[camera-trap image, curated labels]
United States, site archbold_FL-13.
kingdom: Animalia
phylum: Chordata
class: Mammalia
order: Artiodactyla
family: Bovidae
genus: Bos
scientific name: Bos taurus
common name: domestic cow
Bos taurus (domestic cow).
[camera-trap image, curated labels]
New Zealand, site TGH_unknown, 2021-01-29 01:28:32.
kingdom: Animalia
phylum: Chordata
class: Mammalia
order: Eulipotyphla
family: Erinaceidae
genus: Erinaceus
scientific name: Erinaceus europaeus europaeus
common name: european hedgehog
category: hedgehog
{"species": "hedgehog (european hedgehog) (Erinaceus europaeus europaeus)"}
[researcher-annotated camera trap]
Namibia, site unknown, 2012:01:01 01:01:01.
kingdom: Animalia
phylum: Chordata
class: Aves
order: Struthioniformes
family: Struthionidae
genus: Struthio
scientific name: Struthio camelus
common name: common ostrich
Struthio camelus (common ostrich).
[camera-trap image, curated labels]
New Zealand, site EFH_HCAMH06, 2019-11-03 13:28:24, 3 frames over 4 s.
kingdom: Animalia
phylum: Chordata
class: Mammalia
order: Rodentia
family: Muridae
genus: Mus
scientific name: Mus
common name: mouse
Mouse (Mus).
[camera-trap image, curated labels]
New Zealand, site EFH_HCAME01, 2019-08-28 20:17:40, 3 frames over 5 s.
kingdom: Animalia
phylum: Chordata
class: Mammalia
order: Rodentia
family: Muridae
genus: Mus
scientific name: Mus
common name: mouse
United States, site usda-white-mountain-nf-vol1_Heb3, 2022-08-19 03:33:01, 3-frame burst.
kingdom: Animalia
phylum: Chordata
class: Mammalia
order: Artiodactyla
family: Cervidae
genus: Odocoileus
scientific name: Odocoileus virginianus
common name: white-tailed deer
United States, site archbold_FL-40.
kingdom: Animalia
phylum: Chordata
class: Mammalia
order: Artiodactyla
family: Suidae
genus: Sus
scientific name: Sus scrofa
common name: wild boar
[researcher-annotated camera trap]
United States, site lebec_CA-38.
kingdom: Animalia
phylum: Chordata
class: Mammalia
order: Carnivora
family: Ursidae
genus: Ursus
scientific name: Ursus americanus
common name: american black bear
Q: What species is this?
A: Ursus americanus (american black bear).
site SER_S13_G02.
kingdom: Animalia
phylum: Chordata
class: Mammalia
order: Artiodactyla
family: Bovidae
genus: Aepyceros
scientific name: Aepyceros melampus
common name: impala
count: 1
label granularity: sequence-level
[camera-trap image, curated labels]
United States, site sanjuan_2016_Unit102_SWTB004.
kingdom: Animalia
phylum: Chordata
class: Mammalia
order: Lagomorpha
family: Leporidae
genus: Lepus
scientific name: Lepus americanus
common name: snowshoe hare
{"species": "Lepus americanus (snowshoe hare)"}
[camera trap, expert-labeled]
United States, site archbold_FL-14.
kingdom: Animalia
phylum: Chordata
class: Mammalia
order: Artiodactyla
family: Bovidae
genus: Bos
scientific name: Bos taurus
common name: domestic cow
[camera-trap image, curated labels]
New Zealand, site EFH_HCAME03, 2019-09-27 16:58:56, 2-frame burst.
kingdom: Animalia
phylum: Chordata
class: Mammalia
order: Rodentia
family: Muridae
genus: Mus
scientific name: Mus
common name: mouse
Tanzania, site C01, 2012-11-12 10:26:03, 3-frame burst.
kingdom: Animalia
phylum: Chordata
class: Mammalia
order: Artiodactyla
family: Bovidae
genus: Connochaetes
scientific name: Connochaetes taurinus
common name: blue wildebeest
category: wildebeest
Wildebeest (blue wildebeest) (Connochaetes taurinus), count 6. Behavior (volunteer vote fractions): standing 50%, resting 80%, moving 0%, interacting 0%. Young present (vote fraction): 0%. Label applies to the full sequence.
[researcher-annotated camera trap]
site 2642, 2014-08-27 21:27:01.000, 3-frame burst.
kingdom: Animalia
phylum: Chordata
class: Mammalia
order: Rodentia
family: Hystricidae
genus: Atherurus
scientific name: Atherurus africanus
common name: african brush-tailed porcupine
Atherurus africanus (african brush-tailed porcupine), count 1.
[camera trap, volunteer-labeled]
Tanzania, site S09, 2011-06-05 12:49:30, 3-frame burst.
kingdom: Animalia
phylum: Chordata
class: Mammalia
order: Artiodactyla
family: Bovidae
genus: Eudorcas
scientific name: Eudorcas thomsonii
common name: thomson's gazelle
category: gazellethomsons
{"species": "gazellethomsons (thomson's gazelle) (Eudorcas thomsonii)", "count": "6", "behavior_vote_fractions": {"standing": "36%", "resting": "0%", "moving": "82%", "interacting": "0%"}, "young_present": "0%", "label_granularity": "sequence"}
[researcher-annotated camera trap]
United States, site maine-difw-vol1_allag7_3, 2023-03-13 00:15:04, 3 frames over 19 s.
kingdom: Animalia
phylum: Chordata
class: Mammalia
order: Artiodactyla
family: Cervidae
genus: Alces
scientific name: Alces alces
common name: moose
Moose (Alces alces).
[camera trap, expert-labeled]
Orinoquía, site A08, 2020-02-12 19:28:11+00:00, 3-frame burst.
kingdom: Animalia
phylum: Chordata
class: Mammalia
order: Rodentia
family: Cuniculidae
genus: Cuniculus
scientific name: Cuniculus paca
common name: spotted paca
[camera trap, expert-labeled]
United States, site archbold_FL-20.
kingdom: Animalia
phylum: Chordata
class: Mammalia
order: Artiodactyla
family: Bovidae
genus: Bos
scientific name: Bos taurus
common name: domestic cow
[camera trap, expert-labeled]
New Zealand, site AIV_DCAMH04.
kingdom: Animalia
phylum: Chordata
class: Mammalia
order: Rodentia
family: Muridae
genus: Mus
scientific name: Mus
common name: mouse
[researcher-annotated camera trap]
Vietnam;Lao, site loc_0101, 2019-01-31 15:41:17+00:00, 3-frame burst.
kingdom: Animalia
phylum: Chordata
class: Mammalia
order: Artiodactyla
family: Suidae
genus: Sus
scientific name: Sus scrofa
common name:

________________________

- [Problem]:
Using the listing above, transcribe every entry exactly.

- [Answer box]:
[camera-trap image, curated labels]
United States, site archbold_FL-13.
kingdom: Animalia
phylum: Chordata
class: Mammalia
order: Artiodactyla
family: Bovidae
genus: Bos
scientific name: Bos taurus
common name: domestic cow
Bos taurus (domestic cow).
[camera-trap image, curated labels]
New Zealand, site TGH_unknown, 2021-01-29 01:28:32.
kingdom: Animalia
phylum: Chordata
class: Mammalia
order: Eulipotyphla
family: Erinaceidae
genus: Erinaceus
scientific name: Erinaceus europaeus europaeus
common name: european hedgehog
category: hedgehog
{"species": "hedgehog (european hedgehog) (Erinaceus europaeus europaeus)"}
[researcher-annotated camera trap]
Namibia, site unknown, 2012:01:01 01:01:01.
kingdom: Animalia
phylum: Chordata
class: Aves
order: Struthioniformes
family: Struthionidae
genus: Struthio
scientific name: Struthio camelus
common name: common ostrich
Struthio camelus (common ostrich).
[camera-trap image, curated labels]
New Zealand, site EFH_HCAMH06, 2019-11-03 13:28:24, 3 frames over 4 s.
kingdom: Animalia
phylum: Chordata
class: Mammalia
order: Rodentia
family: Muridae
genus: Mus
scientific name: Mus
common name: mouse
Mouse (Mus).
[camera-trap image, curated labels]
New Zealand, site EFH_HCAME01, 2019-08-28 20:17:40, 3 frames over 5 s.
kingdom: Animalia
phylum: Chordata
class: Mammalia
order: Rodentia
family: Muridae
genus: Mus
scientific name: Mus
common name: mouse
United States, site usda-white-mountain-nf-vol1_Heb3, 2022-08-19 03:33:01, 3-frame burst.
kingdom: Animalia
phylum: Chordata
class: Mammalia
order: Artiodactyla
family: Cervidae
genus: Odocoileus
scientific name: Odocoileus virginianus
common name: white-tailed deer
United States, site archbold_FL-40.
kingdom: Animalia
phylum: Chordata
class: Mammalia
order: Artiodactyla
family: Suidae
genus: Sus
scientific name: Sus scrofa
common name: wild boar
[researcher-annotated camera trap]
United States, site lebec_CA-38.
kingdom: Animalia
phylum: Chordata
class: Mammalia
order: Carnivora
family: Ursidae
genus: Ursus
scientific name: Ursus americanus
common name: american black bear
Q: What species is this?
A: Ursus americanus (american black bear).
site SER_S13_G02.
kingdom: Animalia
phylum: Chordata
class: Mammalia
order: Artiodactyla
family: Bovidae
genus: Aepyceros
scientific name: Aepyceros melampus
common name: impala
count: 1
label granularity: sequence-level
[camera-trap image, curated labels]
United States, site sanjuan_2016_Unit102_SWTB004.
kingdom: Animalia
phylum: Chordata
class: Mammalia
order: Lagomorpha
family: Leporidae
genus: Lepus
scientific name: Lepus americanus
common name: snowshoe hare
{"species": "Lepus americanus (snowshoe hare)"}
[camera trap, expert-labeled]
United States, site archbold_FL-14.
kingdom: Animalia
phylum: Chordata
class: Mammalia
order: Artiodactyla
family: Bovidae
genus: Bos
scientific name: Bos taurus
common name: domestic cow
[camera-trap image, curated labels]
New Zealand, site EFH_HCAME03, 2019-09-27 16:58:56, 2-frame burst.
kingdom: Animalia
phylum: Chordata
class: Mammalia
order: Rodentia
family: Muridae
genus: Mus
scientific name: Mus
common name: mouse
Tanzania, site C01, 2012-11-12 10:26:03, 3-frame burst.
kingdom: Animalia
phylum: Chordata
class: Mammalia
order: Artiodactyla
family: Bovidae
genus: Connochaetes
scientific name: Connochaetes taurinus
common name: blue wildebeest
category: wildebeest
Wildebeest (blue wildebeest) (Connochaetes taurinus), count 6. Behavior (volunteer vote fractions): standing 50%, resting 80%, moving 0%, interacting 0%. Young present (vote fraction): 0%. Label applies to the full sequence.
[researcher-annotated camera trap]
site 2642, 2014-08-27 21:27:01.000, 3-frame burst.
kingdom: Animalia
phylum: Chordata
class: Mammalia
order: Rodentia
family: Hystricidae
genus: Atherurus
scientific name: Atherurus africanus
common name: african brush-tailed porcupine
Atherurus africanus (african brush-tailed porcupine), count 1.
[camera trap, volunteer-labeled]
Tanzania, site S09, 2011-06-05 12:49:30, 3-frame burst.
kingdom: Animalia
phylum: Chordata
class: Mammalia
order: Artiodactyla
family: Bovidae
genus: Eudorcas
scientific name: Eudorcas thomsonii
common name: thomson's gazelle
category: gazellethomsons
{"species": "gazellethomsons (thomson's gazelle) (Eudorcas thomsonii)", "count": "6", "behavior_vote_fractions": {"standing": "36%", "resting": "0%", "moving": "82%", "interacting": "0%"}, "young_present": "0%", "label_granularity": "sequence"}
[researcher-annotated camera trap]
United States, site maine-difw-vol1_allag7_3, 2023-03-13 00:15:04, 3 frames over 19 s.
kingdom: Animalia
phylum: Chordata
class: Mammalia
order: Artiodactyla
family: Cervidae
genus: Alces
scientific name: Alces alces
common name: moose
Moose (Alces alces).
[camera trap, expert-labeled]
Orinoquía, site A08, 2020-02-12 19:28:11+00:00, 3-frame burst.
kingdom: Animalia
phylum: Chordata
class: Mammalia
order: Rodentia
family: Cuniculidae
genus: Cuniculus
scientific name: Cuniculus paca
common name: spotted paca
[camera trap, expert-labeled]
United States, site archbold_FL-20.
kingdom: Animalia
phylum: Chordata
class: Mammalia
order: Artiodactyla
family: Bovidae
genus: Bos
scientific name: Bos taurus
common name: domestic cow
[camera trap, expert-labeled]
New Zealand, site AIV_DCAMH04.
kingdom: Animalia
phylum: Chordata
class: Mammalia
order: Rodentia
family: Muridae
genus: Mus
scientific name: Mus
common name: mouse
[researcher-annotated camera trap]
Vietnam;Lao, site loc_0101, 2019-01-31 15:41:17+00:00, 3-frame burst.
kingdom: Animalia
phylum: Chordata
class: Mammalia
order: Artiodactyla
family: Suidae
genus: Sus
scientific name: Sus scrofa
common name:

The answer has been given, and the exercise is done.